### Goal of the exercise
Only the lines from the first line of the material below to the line containing "Dos hombres se", inclusive, should be copied, each exactly as written.

### Given entries
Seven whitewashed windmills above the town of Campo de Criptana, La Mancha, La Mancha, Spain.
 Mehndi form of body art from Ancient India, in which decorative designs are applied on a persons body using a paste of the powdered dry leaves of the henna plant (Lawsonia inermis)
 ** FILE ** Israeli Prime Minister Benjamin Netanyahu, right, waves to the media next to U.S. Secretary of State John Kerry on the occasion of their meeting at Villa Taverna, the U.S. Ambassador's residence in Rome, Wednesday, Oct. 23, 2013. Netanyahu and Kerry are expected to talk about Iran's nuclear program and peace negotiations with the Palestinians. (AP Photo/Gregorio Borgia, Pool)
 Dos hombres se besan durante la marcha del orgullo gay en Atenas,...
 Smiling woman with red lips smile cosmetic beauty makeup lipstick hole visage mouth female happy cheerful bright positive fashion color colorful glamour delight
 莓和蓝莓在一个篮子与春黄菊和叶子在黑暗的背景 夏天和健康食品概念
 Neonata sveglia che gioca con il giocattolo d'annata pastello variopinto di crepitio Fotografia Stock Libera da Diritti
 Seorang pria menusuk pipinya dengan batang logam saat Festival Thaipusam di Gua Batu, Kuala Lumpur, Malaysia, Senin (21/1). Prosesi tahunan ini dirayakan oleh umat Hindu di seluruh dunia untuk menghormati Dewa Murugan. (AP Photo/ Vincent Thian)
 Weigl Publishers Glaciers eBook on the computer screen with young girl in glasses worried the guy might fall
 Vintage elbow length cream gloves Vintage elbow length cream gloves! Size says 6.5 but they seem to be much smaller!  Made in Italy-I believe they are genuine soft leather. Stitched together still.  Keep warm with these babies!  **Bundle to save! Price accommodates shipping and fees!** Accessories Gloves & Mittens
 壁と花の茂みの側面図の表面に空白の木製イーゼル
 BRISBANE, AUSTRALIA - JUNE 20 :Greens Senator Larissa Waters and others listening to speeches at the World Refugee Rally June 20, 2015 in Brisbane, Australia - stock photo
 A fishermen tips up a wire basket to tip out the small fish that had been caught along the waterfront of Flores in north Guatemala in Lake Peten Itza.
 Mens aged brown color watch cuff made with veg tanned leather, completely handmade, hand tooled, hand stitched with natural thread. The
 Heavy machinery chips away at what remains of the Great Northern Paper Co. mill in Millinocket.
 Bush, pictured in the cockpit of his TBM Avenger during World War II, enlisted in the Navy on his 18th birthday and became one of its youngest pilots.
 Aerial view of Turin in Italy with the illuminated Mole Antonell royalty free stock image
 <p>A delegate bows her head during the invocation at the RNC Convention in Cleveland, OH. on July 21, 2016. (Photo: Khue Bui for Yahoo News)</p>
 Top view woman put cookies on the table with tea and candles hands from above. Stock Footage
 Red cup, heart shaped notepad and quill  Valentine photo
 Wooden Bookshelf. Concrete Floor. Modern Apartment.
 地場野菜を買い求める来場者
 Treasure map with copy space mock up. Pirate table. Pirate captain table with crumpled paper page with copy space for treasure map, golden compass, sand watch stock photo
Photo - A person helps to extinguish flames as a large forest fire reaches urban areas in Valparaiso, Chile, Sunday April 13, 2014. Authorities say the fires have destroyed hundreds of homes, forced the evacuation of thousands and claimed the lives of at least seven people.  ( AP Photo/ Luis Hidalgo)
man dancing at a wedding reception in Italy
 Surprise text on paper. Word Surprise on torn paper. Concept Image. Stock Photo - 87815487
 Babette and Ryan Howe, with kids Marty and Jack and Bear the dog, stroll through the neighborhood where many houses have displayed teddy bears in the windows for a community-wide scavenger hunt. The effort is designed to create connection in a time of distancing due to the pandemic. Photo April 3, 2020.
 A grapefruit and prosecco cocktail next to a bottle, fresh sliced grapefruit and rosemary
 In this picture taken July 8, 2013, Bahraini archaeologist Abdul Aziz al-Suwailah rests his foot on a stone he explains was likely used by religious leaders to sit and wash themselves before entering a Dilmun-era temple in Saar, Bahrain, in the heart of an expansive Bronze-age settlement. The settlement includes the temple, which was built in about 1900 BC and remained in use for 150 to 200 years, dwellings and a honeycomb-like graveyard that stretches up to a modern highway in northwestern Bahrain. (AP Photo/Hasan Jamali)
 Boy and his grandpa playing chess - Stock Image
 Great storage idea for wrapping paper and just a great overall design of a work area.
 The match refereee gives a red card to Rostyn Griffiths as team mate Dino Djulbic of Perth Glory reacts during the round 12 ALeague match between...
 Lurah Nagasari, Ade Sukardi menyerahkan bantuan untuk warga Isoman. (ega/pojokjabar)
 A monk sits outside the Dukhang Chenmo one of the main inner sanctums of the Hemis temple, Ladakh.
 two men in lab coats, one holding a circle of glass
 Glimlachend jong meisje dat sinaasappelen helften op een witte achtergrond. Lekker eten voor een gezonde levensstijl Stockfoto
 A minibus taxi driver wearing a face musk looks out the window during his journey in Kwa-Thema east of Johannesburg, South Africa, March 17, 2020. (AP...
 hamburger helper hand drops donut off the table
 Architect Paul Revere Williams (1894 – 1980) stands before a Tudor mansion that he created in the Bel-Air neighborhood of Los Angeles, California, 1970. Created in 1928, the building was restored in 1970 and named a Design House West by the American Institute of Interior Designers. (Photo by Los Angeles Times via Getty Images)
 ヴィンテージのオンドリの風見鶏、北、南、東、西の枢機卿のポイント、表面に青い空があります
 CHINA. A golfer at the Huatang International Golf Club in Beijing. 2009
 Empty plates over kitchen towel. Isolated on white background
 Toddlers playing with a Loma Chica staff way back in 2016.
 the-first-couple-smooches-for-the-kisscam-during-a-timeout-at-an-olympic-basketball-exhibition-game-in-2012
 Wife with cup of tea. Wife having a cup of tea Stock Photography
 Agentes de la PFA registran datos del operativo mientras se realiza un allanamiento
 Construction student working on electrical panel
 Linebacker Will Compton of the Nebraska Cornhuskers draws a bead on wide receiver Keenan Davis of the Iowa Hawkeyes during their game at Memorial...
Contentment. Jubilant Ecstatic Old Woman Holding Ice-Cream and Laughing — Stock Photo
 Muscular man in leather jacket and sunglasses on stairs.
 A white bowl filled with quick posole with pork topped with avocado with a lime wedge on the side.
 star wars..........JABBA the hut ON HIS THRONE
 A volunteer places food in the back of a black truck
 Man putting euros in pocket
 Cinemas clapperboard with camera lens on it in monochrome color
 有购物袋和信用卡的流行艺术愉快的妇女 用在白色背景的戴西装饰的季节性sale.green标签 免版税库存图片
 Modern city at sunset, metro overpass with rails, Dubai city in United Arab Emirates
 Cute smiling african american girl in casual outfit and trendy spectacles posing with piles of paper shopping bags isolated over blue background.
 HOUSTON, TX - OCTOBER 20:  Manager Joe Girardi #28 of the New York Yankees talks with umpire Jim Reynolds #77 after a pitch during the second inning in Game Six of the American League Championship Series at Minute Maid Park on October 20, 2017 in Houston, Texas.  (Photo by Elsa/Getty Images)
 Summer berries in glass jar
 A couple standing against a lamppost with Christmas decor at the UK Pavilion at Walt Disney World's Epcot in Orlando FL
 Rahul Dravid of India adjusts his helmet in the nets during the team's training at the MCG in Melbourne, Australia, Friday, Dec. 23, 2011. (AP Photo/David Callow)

### Written solution
Seven whitewashed windmills above the town of Campo de Criptana, La Mancha, La Mancha, Spain.
 Mehndi form of body art from Ancient India, in which decorative designs are applied on a persons body using a paste of the powdered dry leaves of the henna plant (Lawsonia inermis)
 ** FILE ** Israeli Prime Minister Benjamin Netanyahu, right, waves to the media next to U.S. Secretary of State John Kerry on the occasion of their meeting at Villa Taverna, the U.S. Ambassador's residence in Rome, Wednesday, Oct. 23, 2013. Netanyahu and Kerry are expected to talk about Iran's nuclear program and peace negotiations with the Palestinians. (AP Photo/Gregorio Borgia, Pool)
 Dos hombres se besan durante la marcha del orgullo gay en Atenas,...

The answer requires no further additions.